• **WHAT YOU HAVE TO DO**
Quote the listing in full, exactly as given, minus any pictures.

• **COLLECTED MATERIAL**
- - -
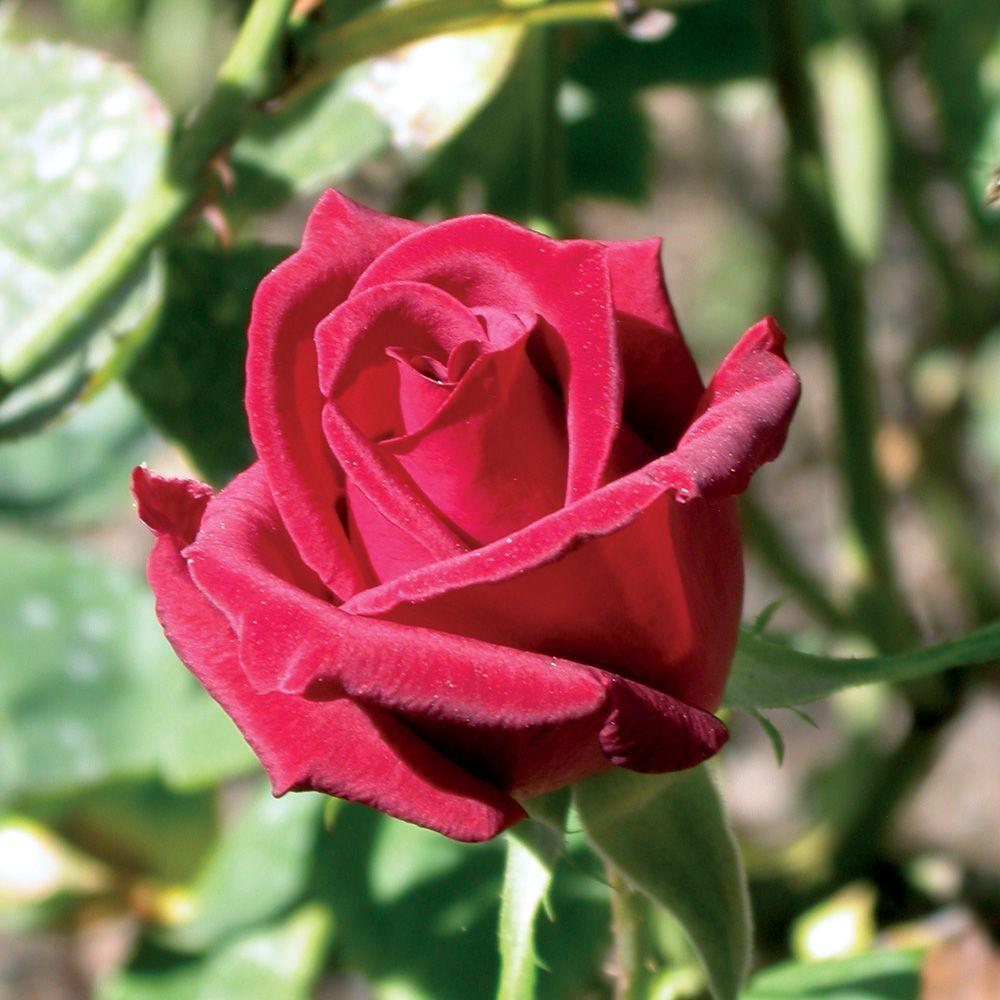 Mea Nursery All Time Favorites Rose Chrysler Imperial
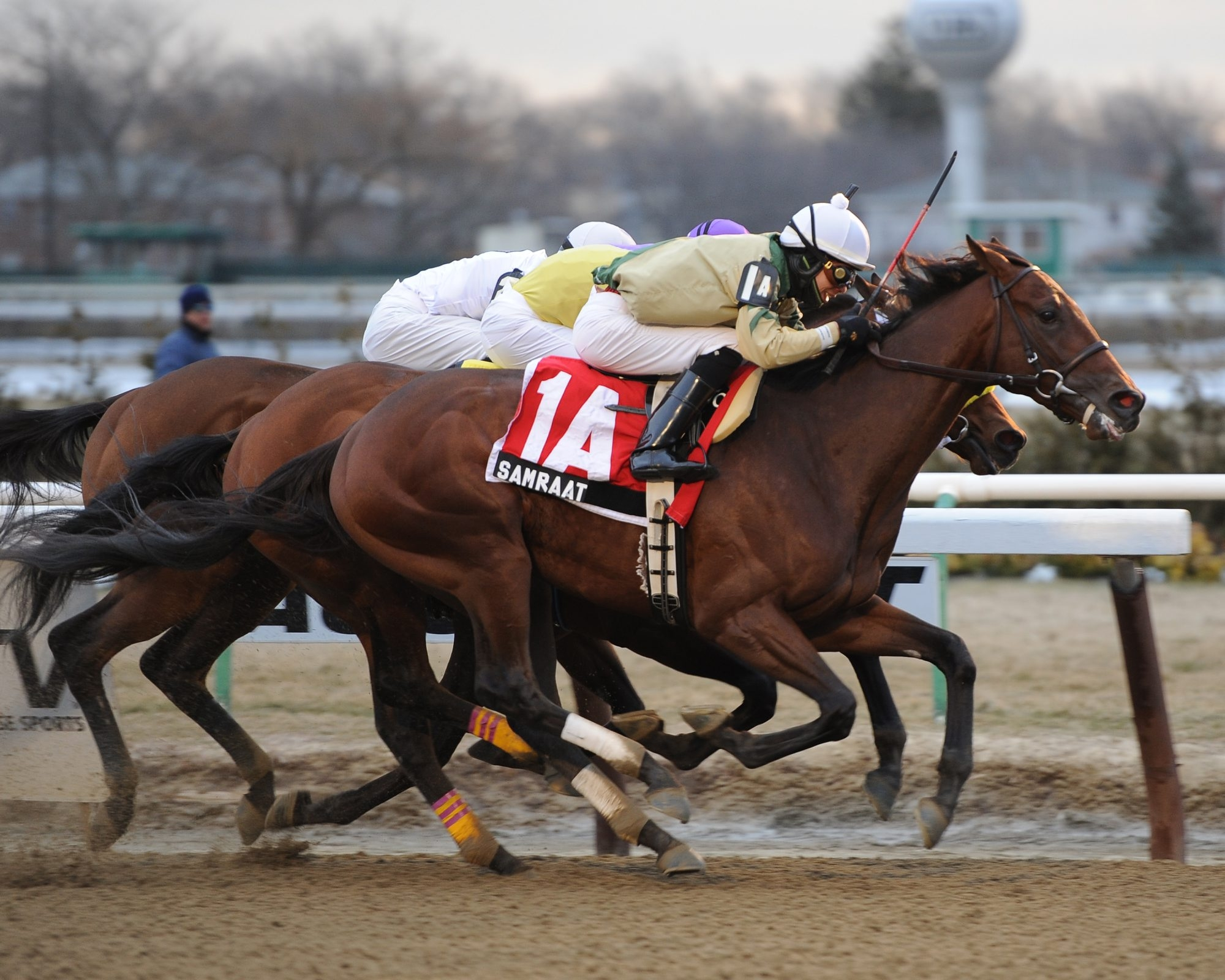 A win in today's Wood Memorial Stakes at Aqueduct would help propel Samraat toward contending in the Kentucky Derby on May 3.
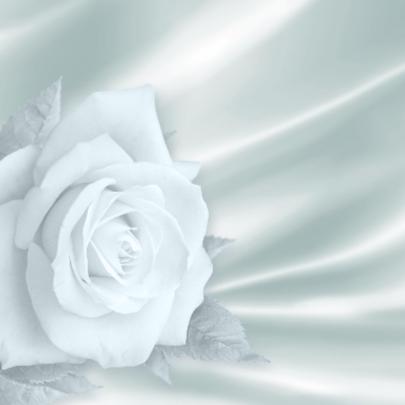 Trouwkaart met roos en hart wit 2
- - -
• **RESULT**
 Mea Nursery All Time Favorites Rose Chrysler Imperial
 A win in today's Wood Memorial Stakes at Aqueduct would help propel Samraat toward contending in the Kentucky Derby on May 3.
 Trouwkaart met roos en hart wit 2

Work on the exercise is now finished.